I don’t. Every day is a frantic jigsaw; some days I don’t get to write at all. But some days I get to write more. The only writing mothers I know who haven’t torn out all their hair yet are ones with excellent live-in nannies! I do have an au pair, a decision we made as a family to try and get me a little more time. But then (long story) the children ended up at different schools in completely opposite directions, the au pair and I are both running around. But when you really want to do something, it’s amazing how much use you can make of tiny gaps. I write in the car while I’m waiting outside my daughter’s dance class. I write in the school car park after I’ve dropped off the boys. I write on trains. I write while the children are watching films. And when I do get some quiet writing time, I use it. It’s often horribly frustrating, but I think the two demands on my time – the family and the writing – complement each other. They’re both the most important things in my life, and so they keep each other in perspective.
What was the best writing advice you have ever received?
That’s a good question, and a very hard one to answer. I’ve done a lot of writing courses – mostly because ‘That’s the evening I go to my course’ is easier for other people to understand than ‘I’m writing that evening.’ So I’ve been lucky enough to hear many published writers give their advice. And it all really boils down to this: to be a writer, you have to write. Even when there are a million and one reasons why it’s impossible. And the best advice I can give for making that happen – the thing that worked best for me – is to make a writing friend who shares your ambition, and to make each other accountable. Set each other deadlines; agree to exchange 5,000 words a week (or 2,000, or 500 – whatever works for you); read each other’s work and feed back.

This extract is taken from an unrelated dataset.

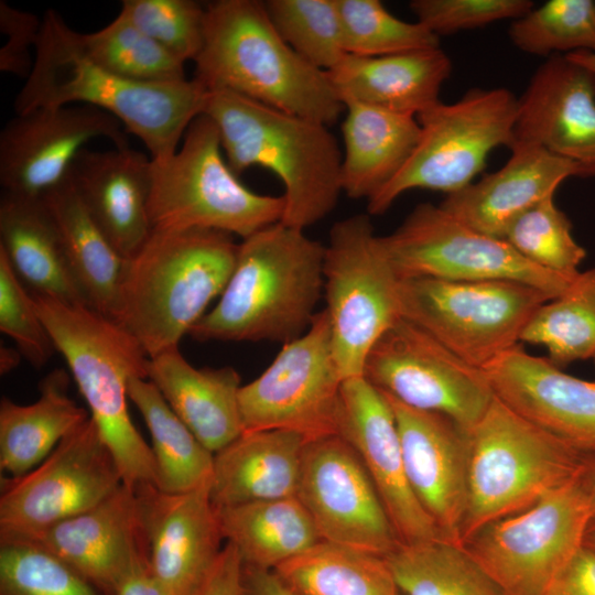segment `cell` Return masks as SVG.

What does a typical writing day look like for you?
There’s no such thing for me, although I am hoping that this might change now that my youngest is starting Reception. Mornings are a mad dash to get the children to school; on a good day I’ll be sitting at the kitchen table by 9:30 – and on a really good day I might still be sitting there at 2:30. In an ideal world, the house would maintain itself, James and the children would never need anything done during the day, meals would cook themselves and the fridge would always be full of food. But I’m working on protecting those four hours. I do the baking and cooking when the children are around, I prepare ahead, I say no to school coffee mornings – and internet supermarket shopping is a life saver.
How did you celebrate when you found out your debut book was going to be published?

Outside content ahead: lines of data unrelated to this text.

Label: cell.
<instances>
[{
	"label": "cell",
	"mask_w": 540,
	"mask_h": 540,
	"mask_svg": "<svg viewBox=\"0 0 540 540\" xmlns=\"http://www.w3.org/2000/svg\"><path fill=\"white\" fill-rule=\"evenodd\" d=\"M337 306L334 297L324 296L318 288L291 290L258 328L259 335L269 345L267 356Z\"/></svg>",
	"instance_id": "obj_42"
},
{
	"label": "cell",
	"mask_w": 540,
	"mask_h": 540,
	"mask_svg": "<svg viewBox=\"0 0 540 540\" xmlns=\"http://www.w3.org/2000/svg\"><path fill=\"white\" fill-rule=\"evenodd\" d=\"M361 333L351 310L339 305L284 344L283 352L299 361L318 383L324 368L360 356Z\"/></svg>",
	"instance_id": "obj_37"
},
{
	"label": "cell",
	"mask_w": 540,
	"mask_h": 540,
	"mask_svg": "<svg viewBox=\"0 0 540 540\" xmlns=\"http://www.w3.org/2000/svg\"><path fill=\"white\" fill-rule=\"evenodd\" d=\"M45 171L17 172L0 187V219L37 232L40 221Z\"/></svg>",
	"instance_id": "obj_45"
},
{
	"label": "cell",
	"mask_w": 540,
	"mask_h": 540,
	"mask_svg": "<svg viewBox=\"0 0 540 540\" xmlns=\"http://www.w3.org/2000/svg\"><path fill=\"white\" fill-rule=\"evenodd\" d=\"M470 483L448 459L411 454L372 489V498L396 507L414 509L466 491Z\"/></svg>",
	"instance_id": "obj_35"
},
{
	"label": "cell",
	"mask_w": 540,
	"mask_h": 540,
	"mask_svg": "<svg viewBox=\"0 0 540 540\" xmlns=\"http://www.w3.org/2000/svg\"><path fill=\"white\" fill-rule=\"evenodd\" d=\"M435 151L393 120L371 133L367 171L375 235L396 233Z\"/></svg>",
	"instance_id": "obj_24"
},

Oh goodness – I didn’t, really. It was a Friday and Fridays in our house are a bit mad. I spent the evening supervising piano lessons, roasting a chicken and dreaming. In fact, I was meant to pick up a vital prescription that afternoon and made life very difficult for myself trying to chase it up on Saturday, when the pharmacy was closed and the drug unobtainable by the emergency surgery. But we did treat ourselves to a wonderful weekend away for our wedding anniversary, and took time out to toast The Ship then.
Are you going to treat yourself to something nice for publishing your first book?
I’m having a lovely launch party – but the best present I could ever have is seeing The Ship in the hands of readers. And I’m very grateful to you for having me on your blog to talk about it. Thank you so much.